El terrorismo y la locura sin sentido, un flagelo que se extiende en un mundo donde la unión pareciera dar paso a la separación

Por estas horas una nueva tragedia conmueve a buena parte de la humanidad.

El reciente atentado de Las Vegas, el mayor que se tenga recuerdo según expresan los medios, quienes reportan hasta el momento 59 muertos y más de 500 heridos, lacera una vez más las heridas de un mundo convulsionado.

Es cierto que no todo es lo mismo y las diferencias son enormes cuando hablamos de atentados terroristas o de tiroteos como el que provocó la referida masacre de Las Vegas, pero en algún punto, hay cuestiones que confluyen.

Algo está pasando, algo no está andando del todo bien y si bien en términos cuantitativos, el número de muertes y heridos por vía de atentados de cualquier tipo y/o enfrentamientos, legítimos o no, es solo una pequeña muestra en un mundo que tiene hoy una población mundial del orden de los 7,600 millones de habitantes, ordenados en casi 200 estados soberanos (194 según reconocidos por la UN), con más algunas etnias y sectas reclamando sus derechos sobre tierras que, en algunos casos pudieran tener sentido y en muchos otros, el único es el de la dominación per se.

Algo está pasando decíamos y pareciera no ser refutable aun cuando la repetición de hechos que no dejan de asombrarnos no solo por su alcance sino por su “renovada creatividad”, nos asombran por algún rato para olvidarnos tan pronto como nos sorprendieron.

Es que, de alguna manera, el avance de la comunicación digital ha hecho todo más brutal, ya pocas cosas pueden esconderse, aun cuando todavía muchas más de lo que sería razonable.

La historia del hombre está plagada de barbarie y si bien el paso del tiempo supone que se nos ha permitido la acumulación de experiencia para acompañar una razonable evolución de nuestra especie, los hechos nos hacen dudar. El avance de las comunicaciones nos pone en la situación de ser testigos de primera mano en hechos que nos golpean haciéndonos casi protagonistas, nos impactan como seres humanos y luego olvidamos para en el mejor de los casos dejar flotando en algún lugar de nuestro ser.

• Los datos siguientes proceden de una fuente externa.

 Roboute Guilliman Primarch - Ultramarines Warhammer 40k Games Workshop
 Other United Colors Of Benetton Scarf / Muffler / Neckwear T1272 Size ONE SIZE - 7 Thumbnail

Es que de alguna manera pareciera ser una vez más evidente aquella parábola que también describen los conocidos versos de Brecht. “Primero vinieron a buscar a los comunistas y no dije nada porque yo no era comunista. Luego vinieron por los judíos y no dije nada porque yo no era judío. Luego vinieron por los sindicalistas y no dije nada porque yo no era sindicalista. Luego vinieron por los católicos y no dije nada porque yo era protestante. Luego vinieron por mí pero, para entonces, ya no quedaba nadie que dijera nada”.

Una vez más, es cierto que no todo es lo mismo y las diferencias pueden ser enormes según a que cuestiones nos refiéranos, pero las crueldades de todo tipo de expresión terrorista, de la que Isis pareciera ser hoy el principal protagonista, los “lobos solitarios” y sus impredecibles arranques de mortales consecuencias, las guerras justificadas y las que no (¿existirá alguna que tenga real sentido?) son solo los más visibles fenómenos de que algo no está andando bien, que las cosas están comenzando a desmadrarse y con algunas vinculaciones más o menos visibles, algunas otras cuestiones, muestran que el futuro luce más incierto que de costumbre.

Es que como se ha dicho, el avance de la comunicación digital hace todo mucho más brutal, sobre todo en un mundo que hace rato optó mayoritariamente por una globalización que hoy algunos cuestionan y otros quieren comenzar a abandonar.

El separatismo es un nuevo fenómeno cuyas consecuencias son hoy una verdad por revelarse.

Manejando por las calles de mi ciudad, escuchaba ayer la radio donde el conductor del programa, en una divertida parodia con relación a la cuestión el reciente referéndum de Barcelona, llamaba a sus oyentes a expresarse sobre la opinión que tenían respecto a que el estado en el que vivían, se separase y planteara su soberanía en un país como Uruguay que cuenta con 31 departamentos. La cuestión resultó ser muy divertida, tanto por las justificaciones de quienes con mucha chispa justificaban la separación, como por lo ridículo del tema. Debo confesar que fue un rato muy agradable, donde me quedó una vez más expuesto el ingenio, simpleza y templanza de este pueblo oriental que tanto admiro.

Un juego divertido que facilita la reflexión.

Sin pensar en los demás, difícilmente se hubiera avanzado tanto, sin trabajar en conjunto, seguramente todo hubiera sido mucho más difícil, pero este nuevo estadio de la humanidad donde la calidad de vida pareciera haber mejorado para buena parte de ella, requiere algunos esfuerzos nuevos, algún reposicionamiento, alguna mayor comprensión, pero por sobre todo, recordar que sin amor, el mundo de nosotros los humanos, seguramente caminará hacia su destrucción.